[Records to use]
☆ ☆ ☆ ☆

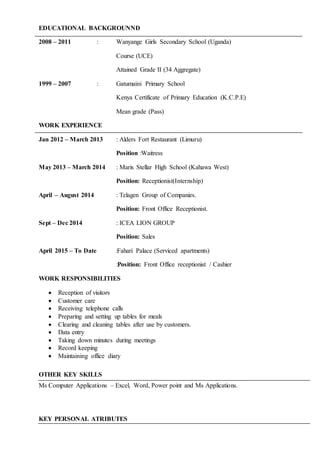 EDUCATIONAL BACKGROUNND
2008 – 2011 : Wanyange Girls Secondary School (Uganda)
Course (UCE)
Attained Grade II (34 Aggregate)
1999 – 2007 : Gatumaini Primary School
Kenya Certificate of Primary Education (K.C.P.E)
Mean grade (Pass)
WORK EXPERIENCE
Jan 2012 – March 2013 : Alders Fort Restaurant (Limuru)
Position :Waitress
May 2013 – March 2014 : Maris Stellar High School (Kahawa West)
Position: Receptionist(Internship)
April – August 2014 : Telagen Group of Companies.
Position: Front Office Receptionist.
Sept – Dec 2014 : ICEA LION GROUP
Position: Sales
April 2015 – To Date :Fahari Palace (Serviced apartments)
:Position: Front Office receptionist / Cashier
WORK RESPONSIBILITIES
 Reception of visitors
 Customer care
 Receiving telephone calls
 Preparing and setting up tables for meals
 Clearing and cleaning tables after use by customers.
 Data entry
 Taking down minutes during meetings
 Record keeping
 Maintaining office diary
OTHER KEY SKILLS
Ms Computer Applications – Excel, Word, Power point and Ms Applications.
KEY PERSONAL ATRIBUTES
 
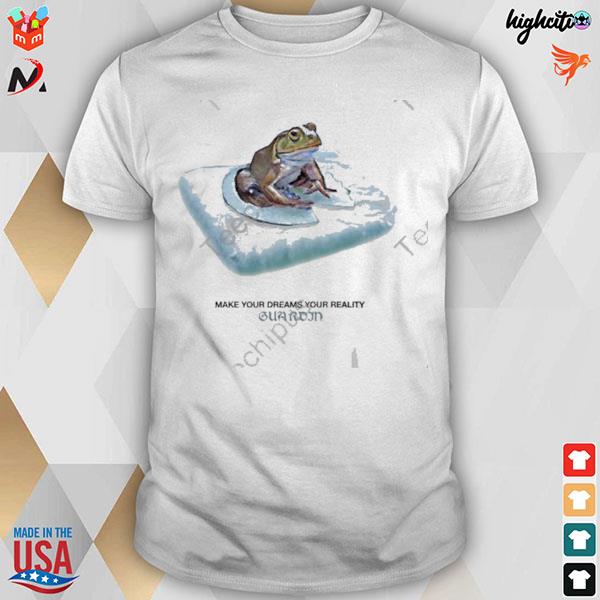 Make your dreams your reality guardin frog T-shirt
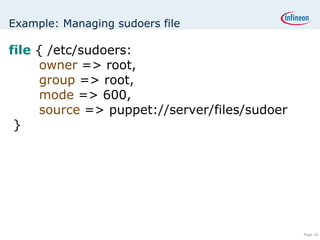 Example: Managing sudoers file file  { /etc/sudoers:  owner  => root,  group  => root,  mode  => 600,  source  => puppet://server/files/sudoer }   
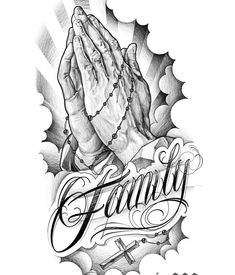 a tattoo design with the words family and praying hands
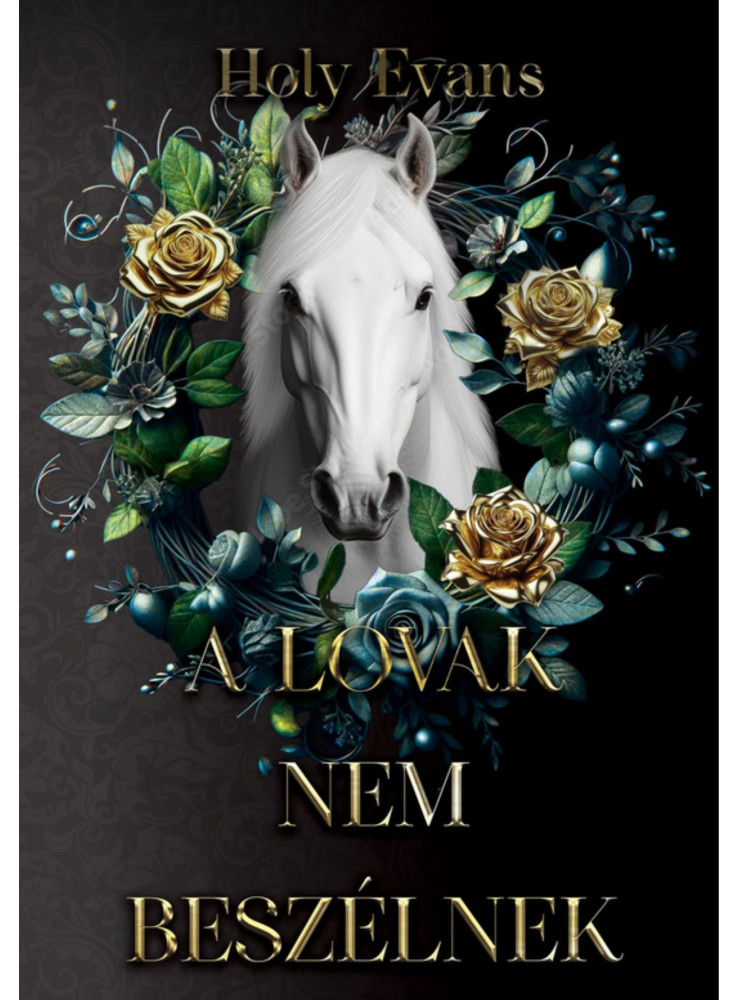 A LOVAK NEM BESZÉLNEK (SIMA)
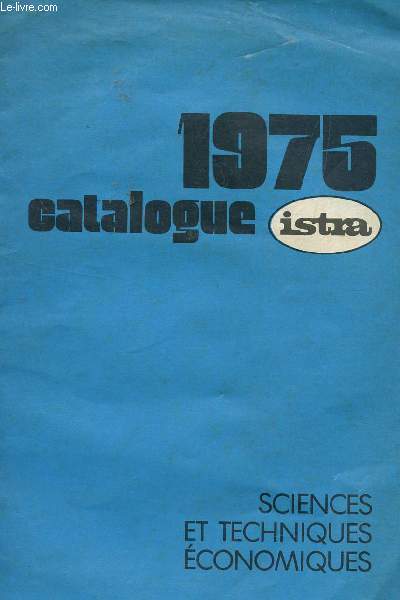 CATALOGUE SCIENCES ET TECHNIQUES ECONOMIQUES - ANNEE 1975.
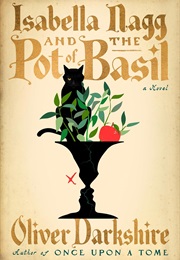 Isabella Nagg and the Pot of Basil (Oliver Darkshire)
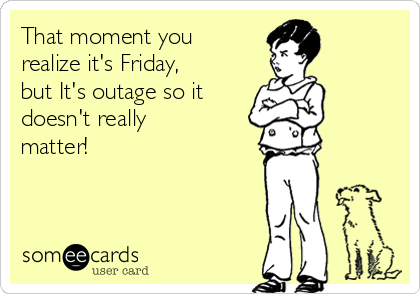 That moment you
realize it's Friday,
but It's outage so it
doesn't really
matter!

☆ ☆ ☆ ☆

[What is required] Work out how many lines of the listing above include "School". Answer with the number and nothing more.

[Result for this exercise] 3